From: Raz Mathias (razvanma_at_exchange.microsoft.com)
Date: Wed Mar 03 2004 - 17:09:00 PST
This paper presents the PAST system for peer-to-peer file storage. The
system stores whole files on individual nodes, provides a routing method
called Pastry to locate the files, and provides fault tolerance and
performance through replication and caching respectively. The PAST file
system exposes three major API's, Insert, Lookup, and Reclaim.
The central piece of this paper is the Pastry routing algorithm; this
algorithm implements the Lookup operation. The algorithm works by
assigning globally unique identifiers to files and nodes. To locate a
file, we find the node that has the closest matching identifier. Every
node in the network maintains a routing table. Every node has its own
identifier. Every row in the node's table provides a closer and closer
match to that node's identifier (digit by digit). To route a message,
that node looks up the message's identifier and tries to match as many
of the digits as possible using this table. After it has found the
closest next hop in the identifier space, it forwards the request to
that node. The algorithm has a worst-case running time of O(log
number_of_nodes_in_network). File replication is achieved by storing
copies of the file in the k-closest nodes in the ID space. Caching is
achieved by storing the file along the lookup path.
Insert operations store files in the distributed system and involve
selecting a new node ID for insertion. A number of mechanisms load
balance the storage capacity of the network. First, when a node
approaches its storage capacity it can allow one of its k-closest
neighbors (in the ID space) to hold the file if it is in the leaf set of
one of the k-closest nodes; this is called replica diversion. Second,
(called file diversion) the file identifier contains a unique salt value
that may be modified to store the file somewhere else in the network all
together if a particular identifier region becomes saturated. As a
matter of policy, it is beneficial to divert a large file rather than
several small ones in order to increase lookup performance of the
overall network.

**MATERIAL:**
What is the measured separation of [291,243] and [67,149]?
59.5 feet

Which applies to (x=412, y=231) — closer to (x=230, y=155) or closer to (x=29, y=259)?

**WHAT TO PRODUCE:**
According to the PAST summary, how is caching achieved? The data has no connection to the PAST summary.

**ANSWER IN FULL:**
By storing the file along the lookup path.